→ Work instruction: Rewrite each line of the listing below with "Porsche Panamera" changed to "Porsche Cayenne" and nothing else altered. Give only the text and leave out the pictures.

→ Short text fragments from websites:
• • • • •
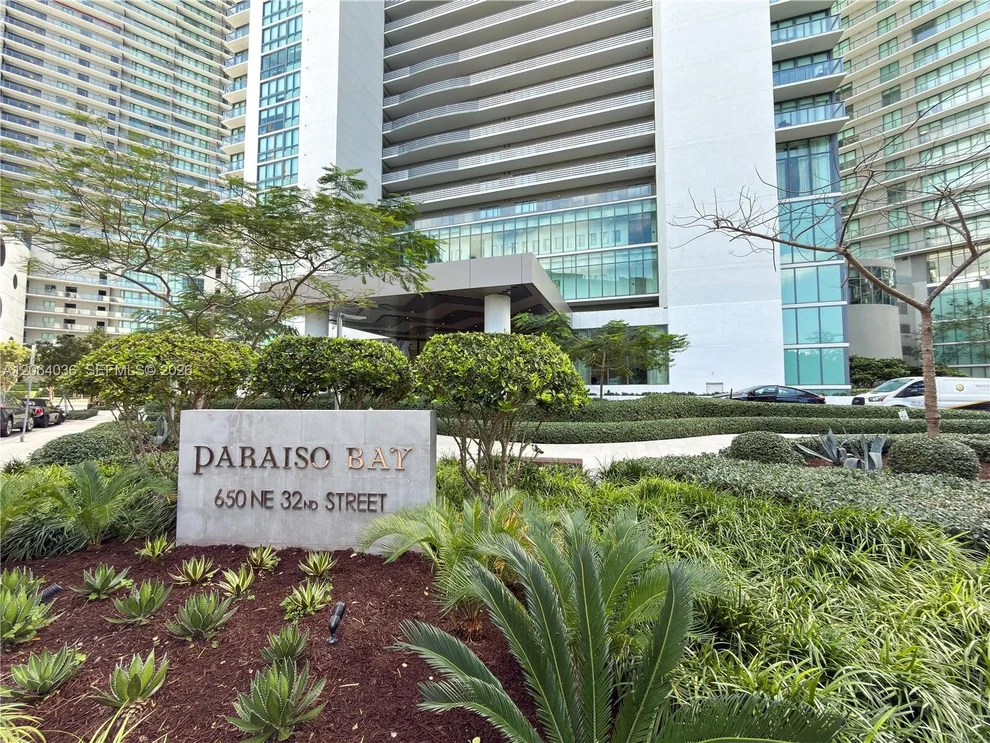 Unit for sale at 650 NE 32nd St, Miami, FL 33137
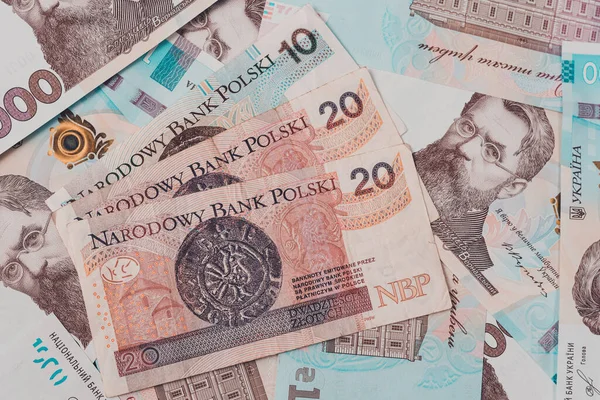 在一千格里夫尼亚面前 10个波兰兹罗提在乌克兰格里夫尼亚的纹理上 货币描绘的是波兰王子韦尔纳德斯基和迈什科一世 2021年 — 图库照片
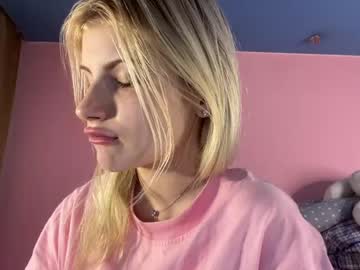 Nellejaskolski May 17, 2026 Chaturbate stream image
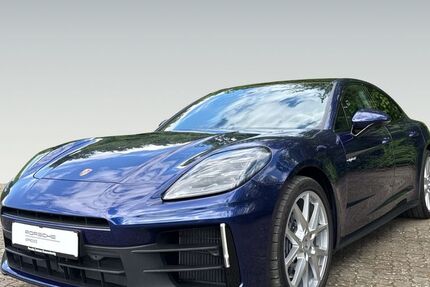 Porsche Panamera 14.299 km 109.860 &euro; Braunschweig 38114
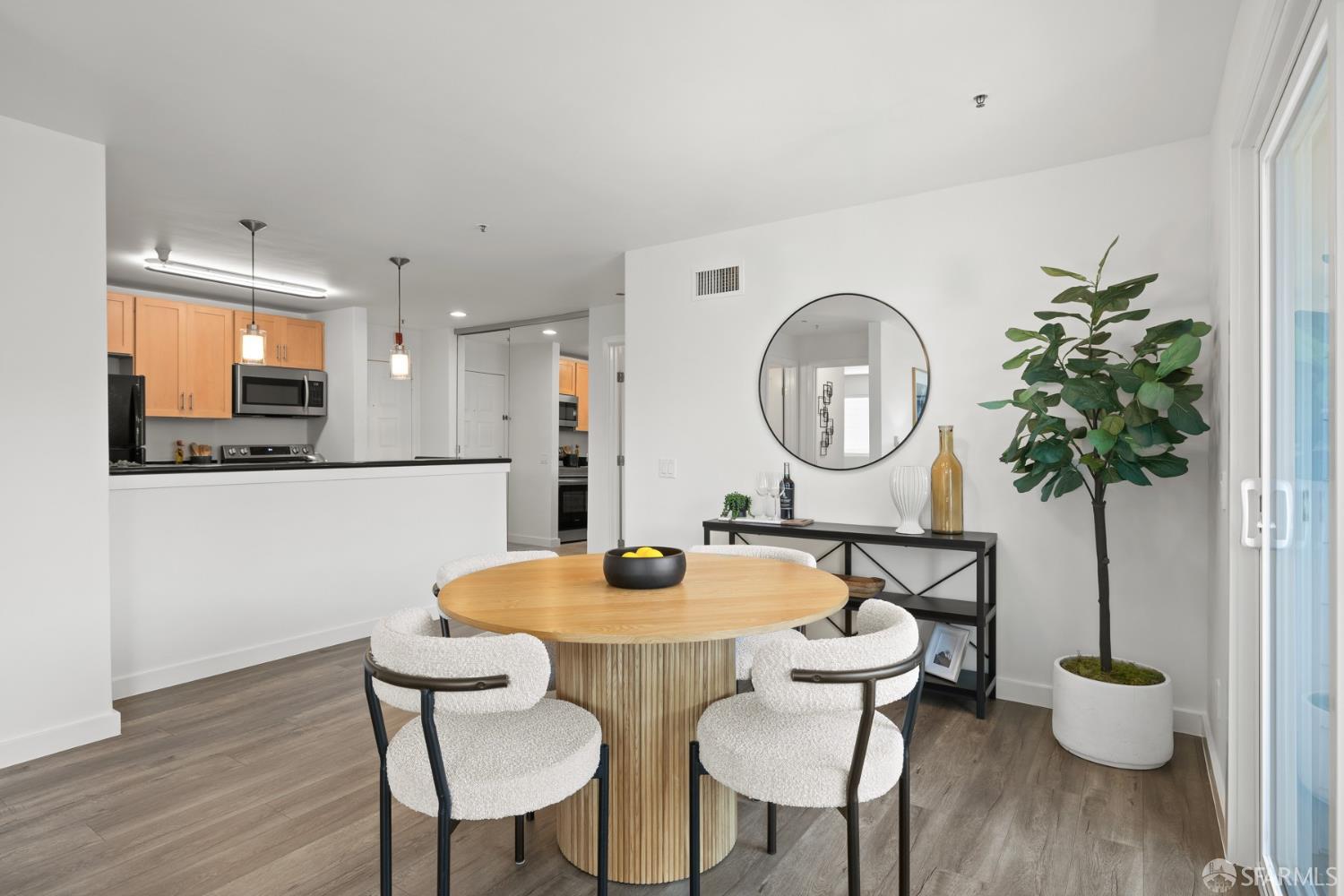 Detail Gallery Image 11 of 36 For 6400 Christie Ave #5201,  Emeryville,  CA 94608 - 2 Beds | 2 Baths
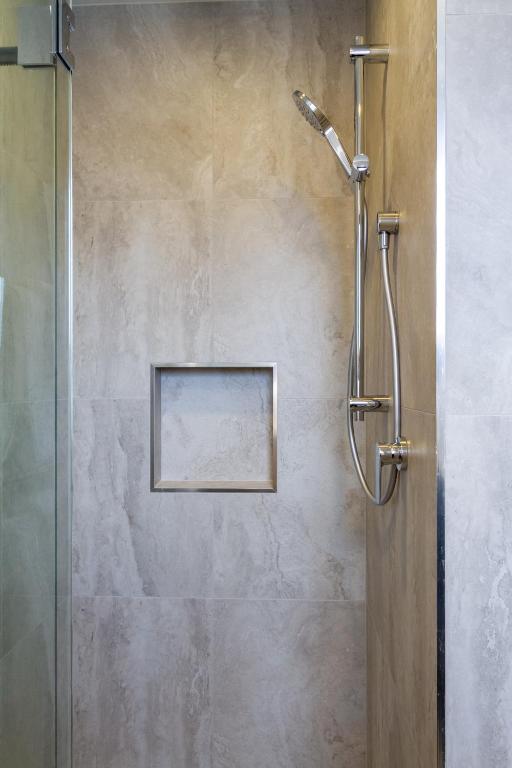 Executive Accommodation 3 Bed, 3 bath plus Garage - Resim 3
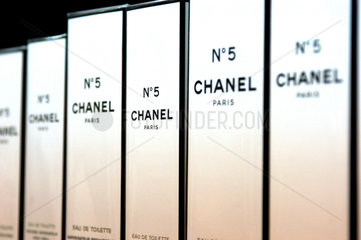 Berlin  Schachteln des Parfums Chanel No 5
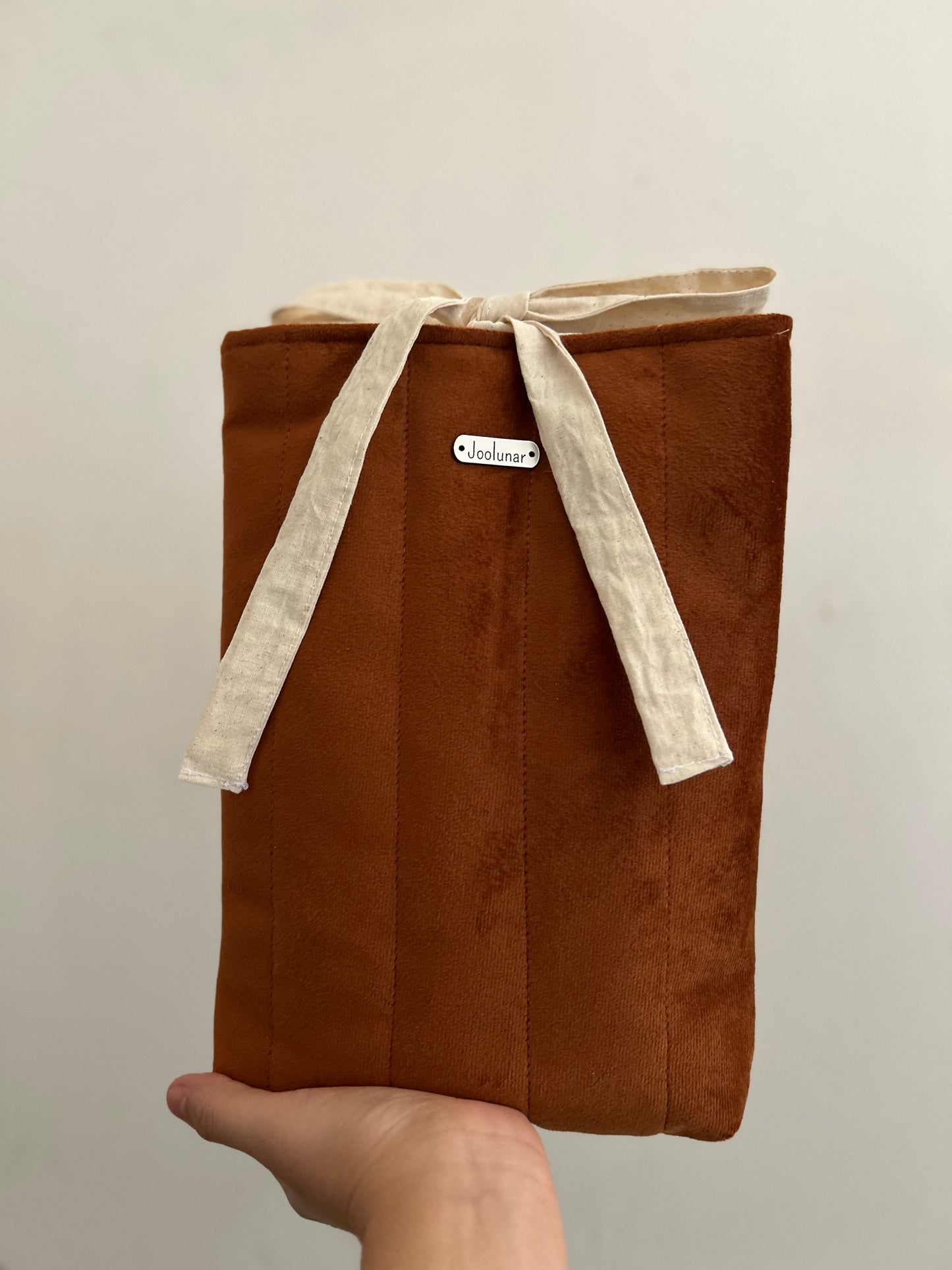 Funda libro camel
• • • • •
→ Answer box:
 Unit for sale at 650 NE 32nd St, Miami, FL 33137
 在一千格里夫尼亚面前 10个波兰兹罗提在乌克兰格里夫尼亚的纹理上 货币描绘的是波兰王子韦尔纳德斯基和迈什科一世 2021年 — 图库照片
 Nellejaskolski May 17, 2026 Chaturbate stream image
 Porsche Cayenne 14.299 km 109.860 &euro; Braunschweig 38114
 Detail Gallery Image 11 of 36 For 6400 Christie Ave #5201,  Emeryville,  CA 94608 - 2 Beds | 2 Baths
 Executive Accommodation 3 Bed, 3 bath plus Garage - Resim 3
 Berlin  Schachteln des Parfums Chanel No 5
 Funda libro camel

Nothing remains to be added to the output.